Can't say that the subjects are chosen very precisely either -- the Fundamental Theorem of Algebra isn't actually a theorem of algebra; Tychonoff's theorem is fundamental only to the set-theoretical part of topology; the Fundamental Theorem of Counting is just a particular case of the "Fubini" interchange-of-summations formula, which I would call the real fundamental theorem of counting. The number of platonic solids is mostly a curiosity from a modern perspective; so are the transcendences of pi and e.

Also, the word "extended" in the Number systems section needs to be taken with some artistic license; the "extension" introduces new symbols (negatives) and new relations that can occasionally render some old elements identical (in the worst case, the whole monoid can collapse to a point). The most famous example of this is what happens if you divide by 0 (= extend the multiplicative monoid of real numbers to a group). This is not something the author should be blamed for; it's the only real error I've spotted at a quick skim, and it's rare for a collection as diverse as this to have this few errors. The real problem is: what's the point of such a survey if pretty much any of the results is given so little time and space that only those who already know it can understand it from the description?



Compact summaries are useful when revisiting something that was learnt before. Such a document might be more useful for mathematics than most subjects, since many have studied maths but stopped using it, and those teachings are generally still true and relevant.

The doc would be at least 20 % more useful to me if the pdf had a table of contents. Should be easy to include assuming that it was written with latex.
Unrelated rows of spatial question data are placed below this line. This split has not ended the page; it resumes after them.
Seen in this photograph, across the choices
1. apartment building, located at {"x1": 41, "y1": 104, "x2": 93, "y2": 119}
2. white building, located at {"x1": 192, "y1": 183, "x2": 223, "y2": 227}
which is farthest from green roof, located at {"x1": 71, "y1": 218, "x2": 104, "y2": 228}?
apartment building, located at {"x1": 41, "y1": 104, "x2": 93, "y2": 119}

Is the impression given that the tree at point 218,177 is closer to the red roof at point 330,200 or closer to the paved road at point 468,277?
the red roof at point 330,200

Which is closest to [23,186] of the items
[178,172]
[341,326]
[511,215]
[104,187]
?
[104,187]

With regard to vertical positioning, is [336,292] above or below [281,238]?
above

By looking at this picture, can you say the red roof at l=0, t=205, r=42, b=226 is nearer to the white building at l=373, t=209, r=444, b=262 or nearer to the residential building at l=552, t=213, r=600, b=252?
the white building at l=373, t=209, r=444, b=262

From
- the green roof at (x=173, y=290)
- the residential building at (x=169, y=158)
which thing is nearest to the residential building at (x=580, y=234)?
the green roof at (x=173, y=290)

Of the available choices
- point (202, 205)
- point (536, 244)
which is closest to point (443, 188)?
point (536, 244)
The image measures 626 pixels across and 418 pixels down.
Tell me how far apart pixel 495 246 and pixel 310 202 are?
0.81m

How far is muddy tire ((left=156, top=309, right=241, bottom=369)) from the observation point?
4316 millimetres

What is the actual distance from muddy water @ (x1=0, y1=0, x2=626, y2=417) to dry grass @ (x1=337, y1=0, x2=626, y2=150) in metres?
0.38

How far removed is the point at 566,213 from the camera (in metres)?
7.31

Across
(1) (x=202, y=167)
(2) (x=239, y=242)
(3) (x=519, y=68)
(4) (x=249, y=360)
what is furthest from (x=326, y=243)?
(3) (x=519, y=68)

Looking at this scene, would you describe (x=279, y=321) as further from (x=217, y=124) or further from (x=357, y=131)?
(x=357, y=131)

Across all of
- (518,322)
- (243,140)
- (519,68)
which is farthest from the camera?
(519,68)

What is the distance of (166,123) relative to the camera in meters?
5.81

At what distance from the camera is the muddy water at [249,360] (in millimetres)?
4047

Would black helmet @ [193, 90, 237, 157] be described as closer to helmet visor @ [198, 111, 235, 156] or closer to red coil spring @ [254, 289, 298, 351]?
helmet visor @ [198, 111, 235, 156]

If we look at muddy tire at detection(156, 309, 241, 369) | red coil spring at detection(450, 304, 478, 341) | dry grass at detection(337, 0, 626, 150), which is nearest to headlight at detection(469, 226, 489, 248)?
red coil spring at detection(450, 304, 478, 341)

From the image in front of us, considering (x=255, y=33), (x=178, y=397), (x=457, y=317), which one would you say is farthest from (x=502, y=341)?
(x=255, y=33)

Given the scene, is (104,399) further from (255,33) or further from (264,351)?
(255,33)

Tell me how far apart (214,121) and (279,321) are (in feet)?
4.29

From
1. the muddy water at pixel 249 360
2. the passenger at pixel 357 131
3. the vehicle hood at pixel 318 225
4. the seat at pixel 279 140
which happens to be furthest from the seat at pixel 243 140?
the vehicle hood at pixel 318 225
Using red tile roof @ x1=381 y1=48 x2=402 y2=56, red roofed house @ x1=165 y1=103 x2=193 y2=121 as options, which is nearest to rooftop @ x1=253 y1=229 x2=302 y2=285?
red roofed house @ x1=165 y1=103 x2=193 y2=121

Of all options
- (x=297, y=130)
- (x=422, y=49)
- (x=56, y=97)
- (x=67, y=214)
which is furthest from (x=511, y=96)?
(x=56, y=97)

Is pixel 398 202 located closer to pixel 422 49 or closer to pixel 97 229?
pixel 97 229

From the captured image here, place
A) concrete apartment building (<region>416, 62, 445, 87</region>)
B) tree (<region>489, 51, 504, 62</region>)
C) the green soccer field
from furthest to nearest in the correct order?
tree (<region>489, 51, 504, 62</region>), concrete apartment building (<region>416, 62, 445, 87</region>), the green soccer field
Opinion: when writing a lengthy latex document, the extra 0.5 % of work required to add automated pdf metadata (table of contents, clickable references) has outsized usability effects.

I stumbled upon typos:

* "Basel problem formula": pi should be squared.

* The "more general" statement related to Bayes theorem lacks a right parenthesis.


> Can't say that the subjects are chosen very precisely either

The explanation of how they were chosen starts on page 80.